Ao longo dos anos tenho insistido nessa renovação repertorial que se faz necessária, imperiosa, diria. As obras do CD em pauta são magníficas. Felizmente, um falso purismo que vigorou durante décadas, anatematizando as transcrições, estiolou-se. Recomendo vivamente o CD Franz Liszt – “Transcriptions of Symphonic Poems” na soberba interpretação de Sérgio Monteiro (selo NAXOS). Mercê de direitos autorais, não ouso inserir uma faixa do CD em meu blog, mas o leitor poderá, através do YouTube, acessar outras belas execuções do pianista.

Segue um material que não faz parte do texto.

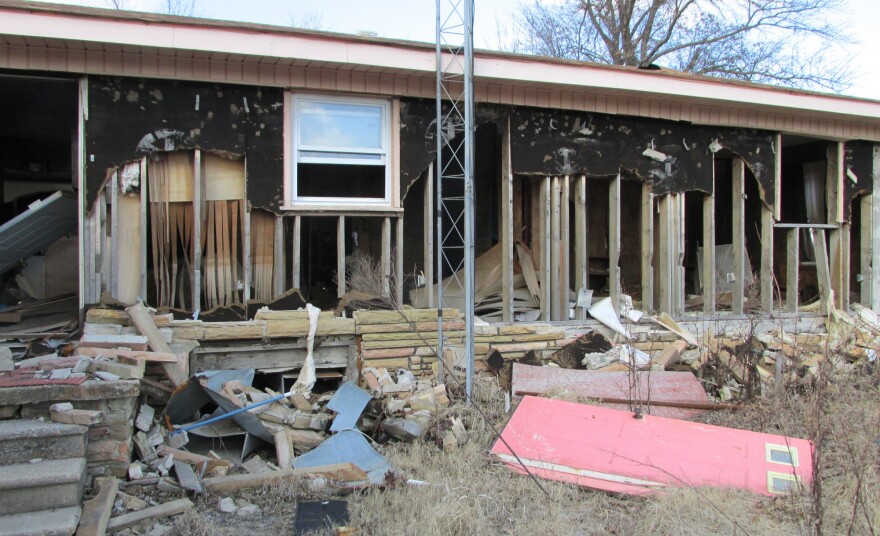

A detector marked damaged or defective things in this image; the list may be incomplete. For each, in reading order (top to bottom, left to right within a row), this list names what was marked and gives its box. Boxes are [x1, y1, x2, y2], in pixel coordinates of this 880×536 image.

burned exterior wall [84, 77, 284, 211]
charred black wall sheathing [87, 77, 284, 211]
splintered wood [147, 151, 244, 310]
charred black wall sheathing [398, 97, 776, 206]
burned exterior wall [398, 99, 776, 208]
burned exterior wall [844, 140, 876, 220]
broken wood board [512, 362, 712, 420]
broken wood board [492, 396, 816, 496]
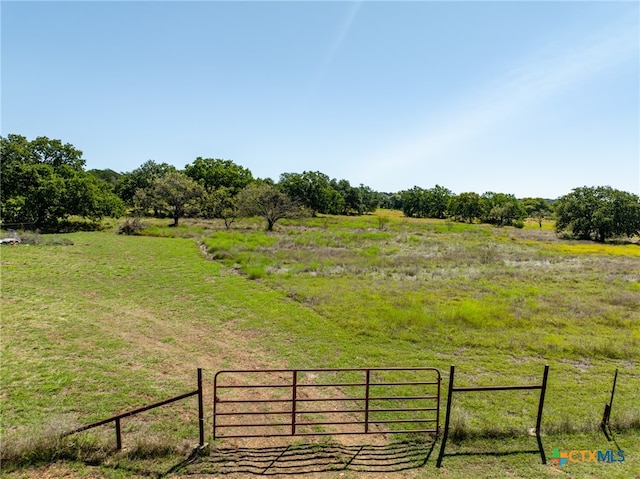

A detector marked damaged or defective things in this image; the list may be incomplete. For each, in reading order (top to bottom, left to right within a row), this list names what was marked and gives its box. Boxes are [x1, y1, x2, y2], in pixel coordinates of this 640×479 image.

rusty metal gate [214, 370, 440, 440]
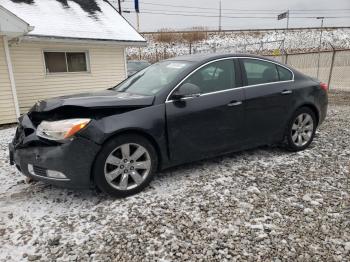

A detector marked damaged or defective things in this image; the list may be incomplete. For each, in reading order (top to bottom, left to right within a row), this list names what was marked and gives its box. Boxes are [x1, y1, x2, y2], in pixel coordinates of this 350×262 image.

crumpled front bumper [8, 114, 101, 188]
damaged black sedan [10, 53, 328, 196]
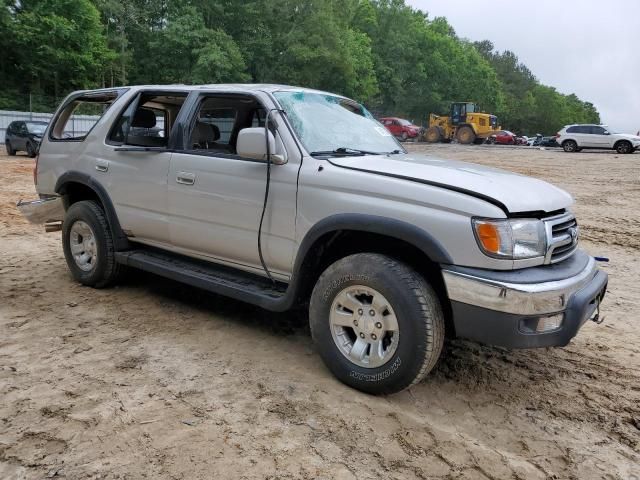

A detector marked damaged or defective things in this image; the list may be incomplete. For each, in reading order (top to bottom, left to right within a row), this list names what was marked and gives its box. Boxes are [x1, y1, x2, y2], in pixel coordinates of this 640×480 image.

shattered windshield [272, 90, 402, 156]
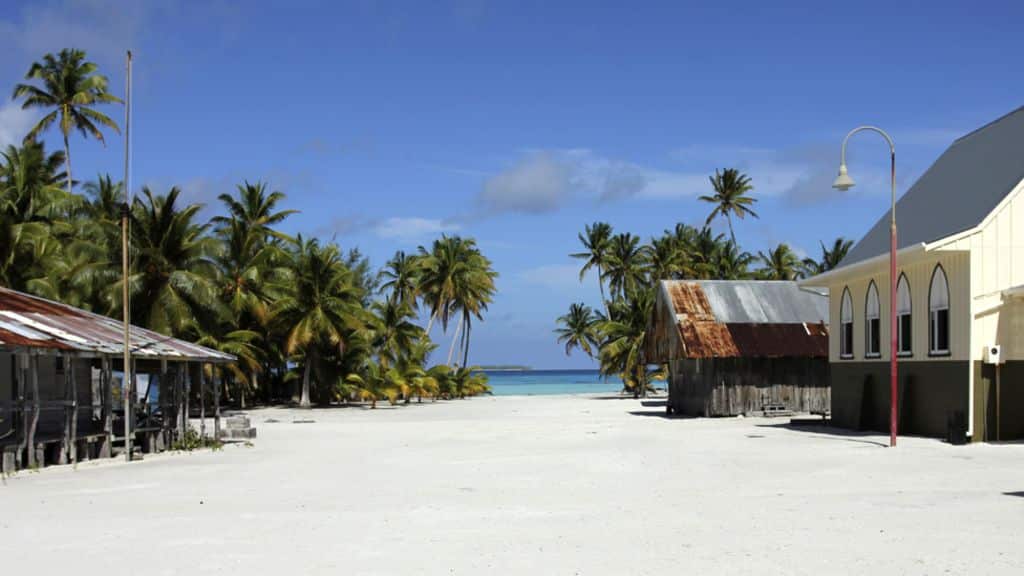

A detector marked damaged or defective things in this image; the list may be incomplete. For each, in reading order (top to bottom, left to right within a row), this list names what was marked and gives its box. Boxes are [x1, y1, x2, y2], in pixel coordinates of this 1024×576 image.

rusty corrugated roof [0, 286, 233, 362]
rusty corrugated roof [656, 280, 832, 360]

This post comments on Naxos’s album with piano works by Franz Liszt played by the Brazilian-born pianist Sergio Monteiro. The music on this recording features solo piano transcriptions of Franz Liszt’s symphonic poems either produced by Liszt or transcribed under his supervision. For this project with Liszt’s complete piano works Naxos label has invited artists of the highest caliber and Sergio Monteiro proved to be the right choice. Winner of the 2nd Annual Martha Argerich International Piano Competition in 2003 and a real master of the instrument, he is up to the challenge offered by Liszt’s technically demanding pieces. Listening to this CD is a huge reward for any classical music lover.